The psychology behind DO YOU
by authorised psychologist Marie BrixtofteDO YOU
Two words. Five letters. One consonant and four vowels. It doesn’t sound like much. And yet it’s almost everything.
I have not yet met a single client who had a good relationship with themself when we started therapy. Many had no relationship with themselves and asked with a confused expression what I meant by, "how good is your relationship with yourself?". The rest answered "bad", "I hate myself", "I am so dissatisfied with myself" and so on. And then the therapeutic work began. Actually, what is more important than having a good relationship with yourself?

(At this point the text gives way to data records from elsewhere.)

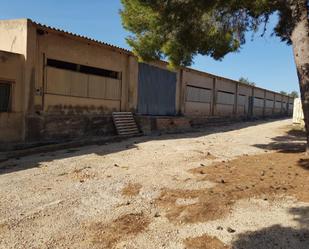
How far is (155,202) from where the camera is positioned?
650 cm

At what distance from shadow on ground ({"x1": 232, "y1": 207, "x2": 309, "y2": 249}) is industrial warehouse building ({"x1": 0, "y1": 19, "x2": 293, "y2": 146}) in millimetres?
9180

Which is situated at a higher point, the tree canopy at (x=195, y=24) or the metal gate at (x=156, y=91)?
the tree canopy at (x=195, y=24)

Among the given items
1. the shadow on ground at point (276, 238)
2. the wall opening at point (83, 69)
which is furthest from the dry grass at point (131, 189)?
the wall opening at point (83, 69)

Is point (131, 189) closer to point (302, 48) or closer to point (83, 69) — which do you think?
point (302, 48)

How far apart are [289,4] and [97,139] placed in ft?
28.0

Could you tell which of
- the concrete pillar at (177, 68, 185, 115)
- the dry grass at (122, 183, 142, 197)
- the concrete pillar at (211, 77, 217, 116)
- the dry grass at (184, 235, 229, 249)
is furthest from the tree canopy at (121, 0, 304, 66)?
the concrete pillar at (211, 77, 217, 116)

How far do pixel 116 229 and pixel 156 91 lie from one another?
49.3 feet

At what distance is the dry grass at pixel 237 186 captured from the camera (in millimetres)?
5961

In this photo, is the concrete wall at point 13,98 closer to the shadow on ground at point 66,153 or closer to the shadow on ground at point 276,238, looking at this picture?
the shadow on ground at point 66,153

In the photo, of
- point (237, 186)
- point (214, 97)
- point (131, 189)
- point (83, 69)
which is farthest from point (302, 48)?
point (214, 97)

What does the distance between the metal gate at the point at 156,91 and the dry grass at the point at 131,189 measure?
35.9 feet

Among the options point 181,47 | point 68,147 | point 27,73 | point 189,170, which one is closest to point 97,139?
point 68,147

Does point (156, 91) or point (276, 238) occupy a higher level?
point (156, 91)

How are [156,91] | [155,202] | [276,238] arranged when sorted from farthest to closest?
[156,91], [155,202], [276,238]
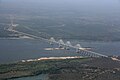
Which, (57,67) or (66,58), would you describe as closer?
(57,67)

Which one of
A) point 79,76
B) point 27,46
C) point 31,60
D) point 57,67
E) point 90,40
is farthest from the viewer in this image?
point 90,40

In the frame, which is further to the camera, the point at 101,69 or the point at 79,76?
the point at 101,69

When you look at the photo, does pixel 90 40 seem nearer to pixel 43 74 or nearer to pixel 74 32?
pixel 74 32

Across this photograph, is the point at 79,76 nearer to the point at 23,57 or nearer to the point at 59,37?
the point at 23,57

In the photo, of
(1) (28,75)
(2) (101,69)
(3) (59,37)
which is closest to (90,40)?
(3) (59,37)

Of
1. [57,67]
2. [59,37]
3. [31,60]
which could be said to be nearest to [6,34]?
[59,37]

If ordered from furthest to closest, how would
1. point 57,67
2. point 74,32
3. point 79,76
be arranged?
1. point 74,32
2. point 57,67
3. point 79,76

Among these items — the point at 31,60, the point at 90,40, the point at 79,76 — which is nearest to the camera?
the point at 79,76

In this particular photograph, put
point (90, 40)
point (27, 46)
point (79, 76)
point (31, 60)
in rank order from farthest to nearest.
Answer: point (90, 40)
point (27, 46)
point (31, 60)
point (79, 76)

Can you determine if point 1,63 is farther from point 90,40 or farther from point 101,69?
point 90,40
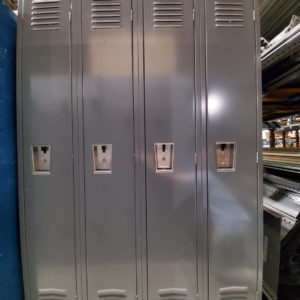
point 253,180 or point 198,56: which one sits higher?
point 198,56

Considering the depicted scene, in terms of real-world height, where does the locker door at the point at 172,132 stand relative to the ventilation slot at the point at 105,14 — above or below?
below

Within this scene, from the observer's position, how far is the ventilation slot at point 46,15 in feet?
4.03

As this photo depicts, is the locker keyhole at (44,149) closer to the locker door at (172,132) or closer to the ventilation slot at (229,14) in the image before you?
the locker door at (172,132)

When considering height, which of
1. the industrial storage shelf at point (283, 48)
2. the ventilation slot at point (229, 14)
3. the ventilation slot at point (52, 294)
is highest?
the ventilation slot at point (229, 14)

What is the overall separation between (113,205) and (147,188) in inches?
11.0

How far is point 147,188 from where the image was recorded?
1.21 meters

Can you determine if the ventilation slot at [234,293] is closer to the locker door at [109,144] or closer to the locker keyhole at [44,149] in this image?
the locker door at [109,144]

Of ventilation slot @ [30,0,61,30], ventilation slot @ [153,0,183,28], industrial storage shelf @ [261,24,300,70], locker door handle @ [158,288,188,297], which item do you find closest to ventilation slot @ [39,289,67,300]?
locker door handle @ [158,288,188,297]

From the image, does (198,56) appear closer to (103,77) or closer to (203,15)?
(203,15)

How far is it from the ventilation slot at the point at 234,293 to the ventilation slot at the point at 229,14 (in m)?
1.93

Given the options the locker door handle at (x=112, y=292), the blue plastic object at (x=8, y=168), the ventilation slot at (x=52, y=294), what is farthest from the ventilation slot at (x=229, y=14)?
the ventilation slot at (x=52, y=294)

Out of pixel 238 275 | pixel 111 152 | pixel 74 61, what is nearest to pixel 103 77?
pixel 74 61

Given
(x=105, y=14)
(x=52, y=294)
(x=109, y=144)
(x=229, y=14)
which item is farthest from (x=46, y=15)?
(x=52, y=294)

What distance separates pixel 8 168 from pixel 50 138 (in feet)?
1.19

In our culture, most of us forget that we should also have a relationship - and a good relationship - with ourselves. YOU are the only human being that you are together with 24/7, from the second you are born until the second you die. When you are home alone, you are actually in your own company. When your inner critic shouts that you are fat, stupid or completely spineless, then you are bullying yourself. You are actually your own Siamese twin.
The journal ‘Science’ conducted a thought-provoking experiment:
Participants were asked to choose between either being alone for 6 to 15 minutes in a room with nothing but a chair; no windows, no pictures, no TV and no telephone - or - to give oneself electric shock. 25 percent of all women and 67 percent of all men felt it was so uncomfortable to be alone with themselves that they chose to give themselves electric shocks. T.D. Wilson et al. “Just Think: The Challenges of the Disengaged Mind”, Science, 345 (2014), pp. 75-77.